A. Шенберг1. «Отношение к тексту»
Число людей, способных понимать язык музыки как таковой, относительно невелико. Предположение, согласно которому музыкальное произведение должно вызывать те или иные ассоциации, в противном случае оно останется непонятым, ничего не породит, так распространено, как может быть распространено все фальшивое и банальное. Ни к одному из искусств не предъявляют подобных требований, довольствуясь воздействием его материала. Причем, конечно, в других искусствах ограниченным возможностям восприятия недостаточно духовно развитой категории людей противостоит материальное, изображенный предмет. Так как в музыке отсутствует непосредственно познаваемое, одни ищут в ней формально прекрасное, другие — поэтические прообразы. Даже Шопенгауэр2, давший исчерпывающее определение сущности музыки и высказавший удивительную мысль: «Композитор обнажает сокровеннейшую суть мира и высказывает глубочайшую истину, пользуясь языком, неподвластным разуму, он начинает блуждать, пытаясь перевести на язык наших понятий особенности языка, неподвластного разуму, подобно тому, как магнетическая сомнамбула рассуждает о вещах, о которых, бодрствуя, она не имеет ни малейшего понятия». Хотя композитору должно было бы быть ясно, что перевод на язык наших понятий, на язык человека, — это абстракция, редукция до познаваемого, утрата самого главного — языка мира, который должен оставаться непонятым, должен лишь ощущаться. Но Шопенгауэр правомерен в своих поисках, его цель как философа представить сущность мира, его необозримое богатство посредством понятий, за которыми слишком легко просматривается их нищета. Так же прав и Вагнер3, который, желая дать среднему человеку представление о том, что он как музыкант видит непосредственно, подставлял программы под симфонии Бетховена4.
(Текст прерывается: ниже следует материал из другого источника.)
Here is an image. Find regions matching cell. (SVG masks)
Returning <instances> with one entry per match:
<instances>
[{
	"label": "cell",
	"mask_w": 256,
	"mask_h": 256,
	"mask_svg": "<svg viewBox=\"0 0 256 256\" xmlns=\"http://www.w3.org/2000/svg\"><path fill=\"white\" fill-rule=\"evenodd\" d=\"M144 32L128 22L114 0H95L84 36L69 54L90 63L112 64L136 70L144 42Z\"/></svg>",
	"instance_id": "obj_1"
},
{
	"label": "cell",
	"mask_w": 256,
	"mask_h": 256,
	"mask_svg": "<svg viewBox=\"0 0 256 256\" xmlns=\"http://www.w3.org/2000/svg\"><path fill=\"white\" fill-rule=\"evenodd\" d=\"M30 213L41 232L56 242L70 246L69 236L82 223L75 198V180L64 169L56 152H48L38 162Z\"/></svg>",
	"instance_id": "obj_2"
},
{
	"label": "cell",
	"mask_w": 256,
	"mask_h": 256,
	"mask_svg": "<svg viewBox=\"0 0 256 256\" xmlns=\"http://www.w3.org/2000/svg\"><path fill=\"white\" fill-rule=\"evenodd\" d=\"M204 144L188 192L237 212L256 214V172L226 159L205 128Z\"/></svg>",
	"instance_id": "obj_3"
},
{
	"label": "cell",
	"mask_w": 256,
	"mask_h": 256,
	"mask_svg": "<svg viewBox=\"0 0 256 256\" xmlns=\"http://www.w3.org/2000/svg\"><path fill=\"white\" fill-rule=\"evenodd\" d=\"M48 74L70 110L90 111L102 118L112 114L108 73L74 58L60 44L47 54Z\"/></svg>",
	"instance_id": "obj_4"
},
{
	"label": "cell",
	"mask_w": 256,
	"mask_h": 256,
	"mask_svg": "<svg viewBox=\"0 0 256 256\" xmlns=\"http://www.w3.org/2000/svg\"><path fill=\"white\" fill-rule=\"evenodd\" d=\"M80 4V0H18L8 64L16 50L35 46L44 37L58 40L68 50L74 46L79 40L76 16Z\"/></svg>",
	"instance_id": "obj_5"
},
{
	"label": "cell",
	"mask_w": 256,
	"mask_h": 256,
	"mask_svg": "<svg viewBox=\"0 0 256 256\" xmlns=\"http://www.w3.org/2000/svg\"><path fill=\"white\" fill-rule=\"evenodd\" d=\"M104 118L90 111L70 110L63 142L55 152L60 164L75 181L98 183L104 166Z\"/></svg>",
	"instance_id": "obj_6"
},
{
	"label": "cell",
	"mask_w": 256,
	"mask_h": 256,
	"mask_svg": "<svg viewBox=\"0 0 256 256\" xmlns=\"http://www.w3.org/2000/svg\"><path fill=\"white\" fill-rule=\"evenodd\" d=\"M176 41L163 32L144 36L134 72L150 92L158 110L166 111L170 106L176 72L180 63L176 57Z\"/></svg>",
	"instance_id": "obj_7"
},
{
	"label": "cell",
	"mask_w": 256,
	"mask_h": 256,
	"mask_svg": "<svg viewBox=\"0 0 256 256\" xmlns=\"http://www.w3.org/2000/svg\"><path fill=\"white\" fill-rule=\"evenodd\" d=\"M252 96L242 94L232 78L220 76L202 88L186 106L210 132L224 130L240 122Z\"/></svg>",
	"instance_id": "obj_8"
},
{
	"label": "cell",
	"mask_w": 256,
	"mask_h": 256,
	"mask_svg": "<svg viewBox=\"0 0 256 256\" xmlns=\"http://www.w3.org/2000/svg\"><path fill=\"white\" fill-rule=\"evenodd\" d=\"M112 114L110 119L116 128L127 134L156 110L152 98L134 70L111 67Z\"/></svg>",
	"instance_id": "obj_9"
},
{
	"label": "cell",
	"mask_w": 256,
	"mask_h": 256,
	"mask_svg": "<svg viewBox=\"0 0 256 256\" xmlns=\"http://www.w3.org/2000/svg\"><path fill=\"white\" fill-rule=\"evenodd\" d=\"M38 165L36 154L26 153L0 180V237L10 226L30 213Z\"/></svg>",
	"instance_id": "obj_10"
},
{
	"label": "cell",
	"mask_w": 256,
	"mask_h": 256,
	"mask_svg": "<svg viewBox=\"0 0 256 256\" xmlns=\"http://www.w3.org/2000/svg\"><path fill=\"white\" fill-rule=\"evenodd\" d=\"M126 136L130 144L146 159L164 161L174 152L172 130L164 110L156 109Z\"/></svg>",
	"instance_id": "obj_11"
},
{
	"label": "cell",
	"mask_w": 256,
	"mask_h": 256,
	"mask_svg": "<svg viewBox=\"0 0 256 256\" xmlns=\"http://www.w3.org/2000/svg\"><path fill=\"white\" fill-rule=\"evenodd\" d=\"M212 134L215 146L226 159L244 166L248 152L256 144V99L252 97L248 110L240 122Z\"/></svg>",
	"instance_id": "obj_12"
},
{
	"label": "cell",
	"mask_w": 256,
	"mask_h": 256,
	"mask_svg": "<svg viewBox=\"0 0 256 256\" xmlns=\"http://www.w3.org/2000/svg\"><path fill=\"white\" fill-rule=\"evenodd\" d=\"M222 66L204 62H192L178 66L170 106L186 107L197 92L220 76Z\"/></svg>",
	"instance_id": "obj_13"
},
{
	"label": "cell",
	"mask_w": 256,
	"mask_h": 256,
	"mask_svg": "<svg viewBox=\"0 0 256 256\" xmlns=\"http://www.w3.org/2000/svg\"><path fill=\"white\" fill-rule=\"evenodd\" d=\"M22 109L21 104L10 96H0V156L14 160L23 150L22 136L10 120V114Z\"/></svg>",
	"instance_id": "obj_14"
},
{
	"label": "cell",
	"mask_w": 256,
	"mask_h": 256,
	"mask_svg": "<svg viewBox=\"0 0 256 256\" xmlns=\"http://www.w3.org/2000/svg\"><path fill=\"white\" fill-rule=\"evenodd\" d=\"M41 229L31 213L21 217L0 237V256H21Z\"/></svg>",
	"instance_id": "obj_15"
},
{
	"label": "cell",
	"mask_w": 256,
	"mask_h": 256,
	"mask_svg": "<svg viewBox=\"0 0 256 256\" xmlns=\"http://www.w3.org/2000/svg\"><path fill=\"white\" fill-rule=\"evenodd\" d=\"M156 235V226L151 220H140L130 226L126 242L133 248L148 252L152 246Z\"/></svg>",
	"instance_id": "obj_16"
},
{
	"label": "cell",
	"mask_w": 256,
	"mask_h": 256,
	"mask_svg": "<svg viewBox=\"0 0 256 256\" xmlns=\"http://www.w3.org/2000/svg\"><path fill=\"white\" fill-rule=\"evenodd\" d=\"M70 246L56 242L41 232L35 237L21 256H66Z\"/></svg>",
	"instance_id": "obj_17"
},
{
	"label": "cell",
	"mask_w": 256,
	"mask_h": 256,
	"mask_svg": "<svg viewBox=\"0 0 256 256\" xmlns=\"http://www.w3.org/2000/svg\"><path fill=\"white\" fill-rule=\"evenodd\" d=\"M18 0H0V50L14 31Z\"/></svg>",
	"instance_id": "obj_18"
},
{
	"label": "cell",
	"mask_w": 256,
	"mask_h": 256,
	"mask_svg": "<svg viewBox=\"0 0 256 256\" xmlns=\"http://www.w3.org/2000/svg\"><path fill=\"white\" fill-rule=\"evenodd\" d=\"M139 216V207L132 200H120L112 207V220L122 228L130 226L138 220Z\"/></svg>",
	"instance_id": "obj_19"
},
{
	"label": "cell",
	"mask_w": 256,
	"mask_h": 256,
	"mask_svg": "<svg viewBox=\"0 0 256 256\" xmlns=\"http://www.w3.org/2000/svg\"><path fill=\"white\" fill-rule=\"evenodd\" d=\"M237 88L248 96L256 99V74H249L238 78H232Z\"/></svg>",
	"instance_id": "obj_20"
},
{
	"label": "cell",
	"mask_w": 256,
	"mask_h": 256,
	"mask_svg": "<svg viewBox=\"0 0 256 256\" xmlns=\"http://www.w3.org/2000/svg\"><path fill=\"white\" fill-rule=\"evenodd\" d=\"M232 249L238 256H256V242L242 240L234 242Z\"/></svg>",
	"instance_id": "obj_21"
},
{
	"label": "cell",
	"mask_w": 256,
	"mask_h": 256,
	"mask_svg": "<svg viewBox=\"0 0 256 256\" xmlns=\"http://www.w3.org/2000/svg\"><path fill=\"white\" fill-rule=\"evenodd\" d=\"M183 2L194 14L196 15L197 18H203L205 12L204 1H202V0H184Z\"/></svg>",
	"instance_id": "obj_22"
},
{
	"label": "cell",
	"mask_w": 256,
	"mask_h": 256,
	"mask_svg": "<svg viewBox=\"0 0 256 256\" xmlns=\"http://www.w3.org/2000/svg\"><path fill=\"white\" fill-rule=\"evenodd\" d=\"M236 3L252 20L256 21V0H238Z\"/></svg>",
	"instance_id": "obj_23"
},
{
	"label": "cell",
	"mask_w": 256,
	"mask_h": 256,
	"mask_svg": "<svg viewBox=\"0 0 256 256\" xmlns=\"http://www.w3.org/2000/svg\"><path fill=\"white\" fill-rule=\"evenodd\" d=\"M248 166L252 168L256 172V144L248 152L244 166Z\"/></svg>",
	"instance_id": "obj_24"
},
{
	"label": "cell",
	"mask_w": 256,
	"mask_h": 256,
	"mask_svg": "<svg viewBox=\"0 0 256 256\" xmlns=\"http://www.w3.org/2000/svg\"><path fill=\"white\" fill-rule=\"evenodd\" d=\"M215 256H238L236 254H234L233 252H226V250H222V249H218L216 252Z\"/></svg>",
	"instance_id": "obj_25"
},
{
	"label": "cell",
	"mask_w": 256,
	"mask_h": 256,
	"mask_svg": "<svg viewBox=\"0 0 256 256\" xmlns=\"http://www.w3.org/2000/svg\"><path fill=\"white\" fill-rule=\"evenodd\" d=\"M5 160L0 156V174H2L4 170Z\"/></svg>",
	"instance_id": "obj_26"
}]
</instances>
Но такой пример становится губительным, как только он приобретает всеобщее значение. Тогда его смысл превращается в свою противоположность: в музыке ищут событийное, эмоциональное, словно она должна заключать в себе эти понятия. В действительности же у Вагнера плодотворно опосредованное через музыку понимание «сущности мира», побуждает его к свободному переложению чисто музыкального в материале другого искусства. Но события и эмоции, нашедшие отражение в поэзии, отсутствуют в музыке, они для нее — лишь строительный материал, которым художник пользуется лишь потому, что его искусству, связанному с этим материальным, отказано в непосредственной, ничем не омраченной чистой выразительности.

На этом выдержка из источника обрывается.